The desire to hide was intense which was another symptom of the hangover. Everything felt right. Everything felt real yet I had to cocoon. Owning who I am, and being a public figure in my community, I was learning how to harness my own energy to find balance. Self-betrayal was a pattern I was aware of and it needed to be excavated and tossed. Self-betrayal was me leaving my heart behind in order to make someone else feel more comfortable.
The nature of being a fitness instructor gave me the stage (literally) to create the kind of safety I needed from time to time and gave me the courage to continue to discover my own form of transgender joy. I used the stage as the platform it was to control what I could. I couldn't stop being transgender. I couldn't stop being nonbinary. I couldn't stop people from staring, gossiping, or saying harmful and hurtful things. I could continue to hone and deepen the sense of loyalty to my authentic self which contributes to the communities to which I'm a part. What took me years to understand as I started began working as an LGBTQ awareness trainer was dismantling my own arrogance, thinking I could create change on a systematic scale all by myself.

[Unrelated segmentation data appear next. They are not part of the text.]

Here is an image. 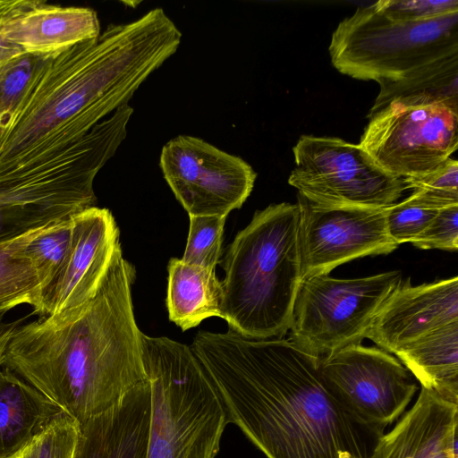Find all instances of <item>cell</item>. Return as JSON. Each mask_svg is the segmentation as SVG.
<instances>
[{
  "mask_svg": "<svg viewBox=\"0 0 458 458\" xmlns=\"http://www.w3.org/2000/svg\"><path fill=\"white\" fill-rule=\"evenodd\" d=\"M150 408L148 381L108 411L80 424L74 458H145Z\"/></svg>",
  "mask_w": 458,
  "mask_h": 458,
  "instance_id": "2e32d148",
  "label": "cell"
},
{
  "mask_svg": "<svg viewBox=\"0 0 458 458\" xmlns=\"http://www.w3.org/2000/svg\"><path fill=\"white\" fill-rule=\"evenodd\" d=\"M297 203L257 211L228 246L222 261L220 318L250 339L283 338L302 284Z\"/></svg>",
  "mask_w": 458,
  "mask_h": 458,
  "instance_id": "277c9868",
  "label": "cell"
},
{
  "mask_svg": "<svg viewBox=\"0 0 458 458\" xmlns=\"http://www.w3.org/2000/svg\"><path fill=\"white\" fill-rule=\"evenodd\" d=\"M63 410L4 366L0 369V458L22 450Z\"/></svg>",
  "mask_w": 458,
  "mask_h": 458,
  "instance_id": "ac0fdd59",
  "label": "cell"
},
{
  "mask_svg": "<svg viewBox=\"0 0 458 458\" xmlns=\"http://www.w3.org/2000/svg\"><path fill=\"white\" fill-rule=\"evenodd\" d=\"M66 252L43 291L40 317L75 310L97 293L121 246L119 228L107 208L91 207L70 218Z\"/></svg>",
  "mask_w": 458,
  "mask_h": 458,
  "instance_id": "4fadbf2b",
  "label": "cell"
},
{
  "mask_svg": "<svg viewBox=\"0 0 458 458\" xmlns=\"http://www.w3.org/2000/svg\"><path fill=\"white\" fill-rule=\"evenodd\" d=\"M99 34L100 25L95 11L37 2L2 26L0 42L3 47L44 55L66 49Z\"/></svg>",
  "mask_w": 458,
  "mask_h": 458,
  "instance_id": "e0dca14e",
  "label": "cell"
},
{
  "mask_svg": "<svg viewBox=\"0 0 458 458\" xmlns=\"http://www.w3.org/2000/svg\"><path fill=\"white\" fill-rule=\"evenodd\" d=\"M458 403L420 388L413 406L377 440L369 458H458Z\"/></svg>",
  "mask_w": 458,
  "mask_h": 458,
  "instance_id": "9a60e30c",
  "label": "cell"
},
{
  "mask_svg": "<svg viewBox=\"0 0 458 458\" xmlns=\"http://www.w3.org/2000/svg\"><path fill=\"white\" fill-rule=\"evenodd\" d=\"M328 52L342 74L361 81L400 78L458 52V12L421 20H394L373 4L339 22Z\"/></svg>",
  "mask_w": 458,
  "mask_h": 458,
  "instance_id": "8992f818",
  "label": "cell"
},
{
  "mask_svg": "<svg viewBox=\"0 0 458 458\" xmlns=\"http://www.w3.org/2000/svg\"><path fill=\"white\" fill-rule=\"evenodd\" d=\"M135 268L119 246L95 295L79 308L21 323L3 366L80 424L148 382L132 305Z\"/></svg>",
  "mask_w": 458,
  "mask_h": 458,
  "instance_id": "3957f363",
  "label": "cell"
},
{
  "mask_svg": "<svg viewBox=\"0 0 458 458\" xmlns=\"http://www.w3.org/2000/svg\"><path fill=\"white\" fill-rule=\"evenodd\" d=\"M172 55L143 15L0 71V199L64 214L94 207V178L126 137L128 100Z\"/></svg>",
  "mask_w": 458,
  "mask_h": 458,
  "instance_id": "6da1fadb",
  "label": "cell"
},
{
  "mask_svg": "<svg viewBox=\"0 0 458 458\" xmlns=\"http://www.w3.org/2000/svg\"><path fill=\"white\" fill-rule=\"evenodd\" d=\"M324 383L357 420L383 434L412 399L415 377L387 352L354 344L319 360Z\"/></svg>",
  "mask_w": 458,
  "mask_h": 458,
  "instance_id": "30bf717a",
  "label": "cell"
},
{
  "mask_svg": "<svg viewBox=\"0 0 458 458\" xmlns=\"http://www.w3.org/2000/svg\"><path fill=\"white\" fill-rule=\"evenodd\" d=\"M374 5L399 21H421L458 12L457 0H380Z\"/></svg>",
  "mask_w": 458,
  "mask_h": 458,
  "instance_id": "83f0119b",
  "label": "cell"
},
{
  "mask_svg": "<svg viewBox=\"0 0 458 458\" xmlns=\"http://www.w3.org/2000/svg\"><path fill=\"white\" fill-rule=\"evenodd\" d=\"M411 243L420 249L456 250L458 249V205L438 210Z\"/></svg>",
  "mask_w": 458,
  "mask_h": 458,
  "instance_id": "f1b7e54d",
  "label": "cell"
},
{
  "mask_svg": "<svg viewBox=\"0 0 458 458\" xmlns=\"http://www.w3.org/2000/svg\"><path fill=\"white\" fill-rule=\"evenodd\" d=\"M293 153L288 183L317 204L386 208L406 190L403 179L382 170L359 144L337 137L301 135Z\"/></svg>",
  "mask_w": 458,
  "mask_h": 458,
  "instance_id": "ba28073f",
  "label": "cell"
},
{
  "mask_svg": "<svg viewBox=\"0 0 458 458\" xmlns=\"http://www.w3.org/2000/svg\"><path fill=\"white\" fill-rule=\"evenodd\" d=\"M52 225L0 242V315L21 304L30 305L37 314L51 276L31 257L28 247Z\"/></svg>",
  "mask_w": 458,
  "mask_h": 458,
  "instance_id": "7402d4cb",
  "label": "cell"
},
{
  "mask_svg": "<svg viewBox=\"0 0 458 458\" xmlns=\"http://www.w3.org/2000/svg\"><path fill=\"white\" fill-rule=\"evenodd\" d=\"M190 228L184 262L215 270L221 254L225 216H189Z\"/></svg>",
  "mask_w": 458,
  "mask_h": 458,
  "instance_id": "cb8c5ba5",
  "label": "cell"
},
{
  "mask_svg": "<svg viewBox=\"0 0 458 458\" xmlns=\"http://www.w3.org/2000/svg\"><path fill=\"white\" fill-rule=\"evenodd\" d=\"M160 167L189 216H198L226 217L240 208L257 176L241 157L187 135H179L163 147Z\"/></svg>",
  "mask_w": 458,
  "mask_h": 458,
  "instance_id": "8fae6325",
  "label": "cell"
},
{
  "mask_svg": "<svg viewBox=\"0 0 458 458\" xmlns=\"http://www.w3.org/2000/svg\"><path fill=\"white\" fill-rule=\"evenodd\" d=\"M165 304L169 319L182 331L221 315L223 289L215 270L170 259Z\"/></svg>",
  "mask_w": 458,
  "mask_h": 458,
  "instance_id": "ffe728a7",
  "label": "cell"
},
{
  "mask_svg": "<svg viewBox=\"0 0 458 458\" xmlns=\"http://www.w3.org/2000/svg\"><path fill=\"white\" fill-rule=\"evenodd\" d=\"M408 199L429 209L440 210L458 205V162L448 158L436 170L420 176L403 179Z\"/></svg>",
  "mask_w": 458,
  "mask_h": 458,
  "instance_id": "603a6c76",
  "label": "cell"
},
{
  "mask_svg": "<svg viewBox=\"0 0 458 458\" xmlns=\"http://www.w3.org/2000/svg\"><path fill=\"white\" fill-rule=\"evenodd\" d=\"M368 119L358 144L394 177L428 174L457 150L458 112L447 106L390 104Z\"/></svg>",
  "mask_w": 458,
  "mask_h": 458,
  "instance_id": "9c48e42d",
  "label": "cell"
},
{
  "mask_svg": "<svg viewBox=\"0 0 458 458\" xmlns=\"http://www.w3.org/2000/svg\"><path fill=\"white\" fill-rule=\"evenodd\" d=\"M80 423L63 412L25 447L27 458H74Z\"/></svg>",
  "mask_w": 458,
  "mask_h": 458,
  "instance_id": "d4e9b609",
  "label": "cell"
},
{
  "mask_svg": "<svg viewBox=\"0 0 458 458\" xmlns=\"http://www.w3.org/2000/svg\"><path fill=\"white\" fill-rule=\"evenodd\" d=\"M395 355L422 387L458 403V321L420 338Z\"/></svg>",
  "mask_w": 458,
  "mask_h": 458,
  "instance_id": "44dd1931",
  "label": "cell"
},
{
  "mask_svg": "<svg viewBox=\"0 0 458 458\" xmlns=\"http://www.w3.org/2000/svg\"><path fill=\"white\" fill-rule=\"evenodd\" d=\"M299 248L303 280L329 274L352 259L388 254L397 248L389 237L386 208L327 206L298 194Z\"/></svg>",
  "mask_w": 458,
  "mask_h": 458,
  "instance_id": "7c38bea8",
  "label": "cell"
},
{
  "mask_svg": "<svg viewBox=\"0 0 458 458\" xmlns=\"http://www.w3.org/2000/svg\"><path fill=\"white\" fill-rule=\"evenodd\" d=\"M212 380L228 422L267 458H369L382 435L334 396L320 358L291 339L199 331L190 346Z\"/></svg>",
  "mask_w": 458,
  "mask_h": 458,
  "instance_id": "7a4b0ae2",
  "label": "cell"
},
{
  "mask_svg": "<svg viewBox=\"0 0 458 458\" xmlns=\"http://www.w3.org/2000/svg\"><path fill=\"white\" fill-rule=\"evenodd\" d=\"M401 281L400 271L352 279L328 274L305 278L295 301L290 339L318 358L360 344Z\"/></svg>",
  "mask_w": 458,
  "mask_h": 458,
  "instance_id": "52a82bcc",
  "label": "cell"
},
{
  "mask_svg": "<svg viewBox=\"0 0 458 458\" xmlns=\"http://www.w3.org/2000/svg\"><path fill=\"white\" fill-rule=\"evenodd\" d=\"M438 210L426 208L408 198L386 209L389 237L397 244L411 242L434 218Z\"/></svg>",
  "mask_w": 458,
  "mask_h": 458,
  "instance_id": "484cf974",
  "label": "cell"
},
{
  "mask_svg": "<svg viewBox=\"0 0 458 458\" xmlns=\"http://www.w3.org/2000/svg\"><path fill=\"white\" fill-rule=\"evenodd\" d=\"M8 458H27L24 448L22 450H21L19 453H17L16 454L13 455L11 457H8Z\"/></svg>",
  "mask_w": 458,
  "mask_h": 458,
  "instance_id": "1f68e13d",
  "label": "cell"
},
{
  "mask_svg": "<svg viewBox=\"0 0 458 458\" xmlns=\"http://www.w3.org/2000/svg\"><path fill=\"white\" fill-rule=\"evenodd\" d=\"M70 218L45 230L35 237L28 247L31 257L50 274L51 279L60 266L68 247Z\"/></svg>",
  "mask_w": 458,
  "mask_h": 458,
  "instance_id": "4316f807",
  "label": "cell"
},
{
  "mask_svg": "<svg viewBox=\"0 0 458 458\" xmlns=\"http://www.w3.org/2000/svg\"><path fill=\"white\" fill-rule=\"evenodd\" d=\"M48 225L38 217L0 206V242Z\"/></svg>",
  "mask_w": 458,
  "mask_h": 458,
  "instance_id": "f546056e",
  "label": "cell"
},
{
  "mask_svg": "<svg viewBox=\"0 0 458 458\" xmlns=\"http://www.w3.org/2000/svg\"><path fill=\"white\" fill-rule=\"evenodd\" d=\"M150 385L145 458H215L229 423L222 400L191 347L142 334Z\"/></svg>",
  "mask_w": 458,
  "mask_h": 458,
  "instance_id": "5b68a950",
  "label": "cell"
},
{
  "mask_svg": "<svg viewBox=\"0 0 458 458\" xmlns=\"http://www.w3.org/2000/svg\"><path fill=\"white\" fill-rule=\"evenodd\" d=\"M4 314L0 315V369L4 364V353L10 339L15 329L23 322L24 318L13 321H6Z\"/></svg>",
  "mask_w": 458,
  "mask_h": 458,
  "instance_id": "4dcf8cb0",
  "label": "cell"
},
{
  "mask_svg": "<svg viewBox=\"0 0 458 458\" xmlns=\"http://www.w3.org/2000/svg\"><path fill=\"white\" fill-rule=\"evenodd\" d=\"M458 321V277L412 286L401 281L376 314L366 338L396 354L420 338Z\"/></svg>",
  "mask_w": 458,
  "mask_h": 458,
  "instance_id": "5bb4252c",
  "label": "cell"
},
{
  "mask_svg": "<svg viewBox=\"0 0 458 458\" xmlns=\"http://www.w3.org/2000/svg\"><path fill=\"white\" fill-rule=\"evenodd\" d=\"M377 83L379 92L368 118L390 104L406 107L439 105L458 112V52Z\"/></svg>",
  "mask_w": 458,
  "mask_h": 458,
  "instance_id": "d6986e66",
  "label": "cell"
}]
</instances>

Brene Brown's research supports that as humans we are feeling machines who think but we are conditioned to operate like thinking machines who feel. It's safe to say that we are all tired of the head down-keep working-don't stop-be perfect-don't fuck up-guard your heart-don't-show-your-humanness type of operating and calling it strength. I say that as someone who tried to keep up with this and failed. I don't think it's a sustainable way of living.
When one person transitions, everyone transitions whether they realize it or not. The entire operating system at work shifts. Any kind of transition towards truth inevitably causes a disruption in the toxic parts of the system which ignites emotional hangovers. When I say disruption, I don't mean this to harbor a negative response. Disruption can be positive and actually is required when leaning into love and care for your transgender and nonbinary employees. As more people share themselves with the world, the disruptions are an opportunity to reflect if the system we are working with is really the best way forward. Who is getting left behind? Are you contributing to making their emotional hangover recovery longer...or shorter? Working to establish a sense of harmony and belonging is an energetic upheaval, an investment upgrade, and we must learn to accept the invitation to connect.